One example he gave was the Home Office’s electronic borders programme set up in 2003, which the NAO’s report last year said didn’t represent value for money because it had not yet delivered its objectives. “If a less visionary and breakthrough process had been used at the start I think we would have been a lot further forward now,” Morse said.
The same was true of Universal Credit, he said, which has been beset by delays and concern that it could push benefit claimants into financial hardship. He said the Department for Work and Pensions had taken a “very ambitious approach of trying to do everything on a very agile basis, which clearly didn’t work very well and I think the department had great difficulty executing”.
This situation could be avoided with better accountability early on to prevent major projects getting out of hand, Morse suggested. He told the committee he had “explicitly personally inserted” comments into the NAO’s July report into Universal Credit, saying that it was too late to go back on the welfare reform, even though it may never represent value for money.
"Over-burdening the machine”
Morse also said he was concerned about the impact Brexit had had on the workloads of civil servants, who were already coping with a "very overloaded programme" of major projects. The additional funds the Treasury had given government departments to prepare "can’t be commensurate" with the level of skills needed to deliver their Brexit projects, he said.
He said better cross-government prioritisation of major projects was needed, endorsing comments made by civil service chief John Manzoni in 2016 that, faced with Brexit, the civil service was “doing 30% too much to do it all well”.

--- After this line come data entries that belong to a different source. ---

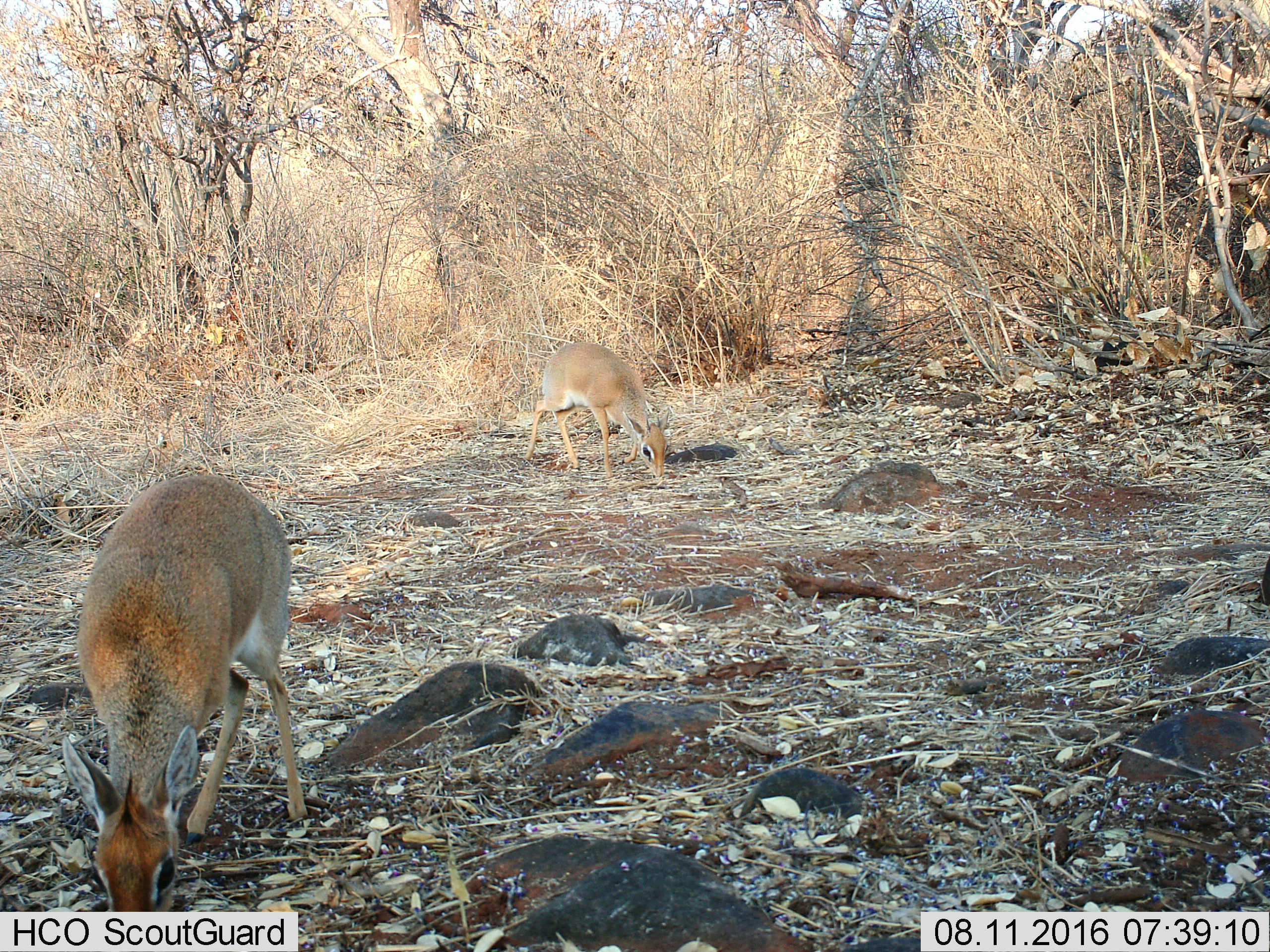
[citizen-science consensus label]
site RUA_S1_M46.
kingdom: Animalia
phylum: Chordata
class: Mammalia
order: Artiodactyla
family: Bovidae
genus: Madoqua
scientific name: Madoqua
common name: dik-dik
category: dikdik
Dikdik (dik-dik) (Madoqua), count 2. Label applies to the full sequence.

“I don’t know where that figure comes from but the sentiment is definitely correct,” Morse told the committee.
“We probably take on too much and too ambitiously,” he said. “If we were a bit more modest about these things we’d probably have a much better success rate to be honest. I think we’re always over-burdening the machine.”
The civil service already faces a shortage of commercial, digital and project delivery skills, Morse said, which he added could be worsened as demand for these skills increases with an “awful lot of people [in both the public and private sectors] fishing in that same pond”.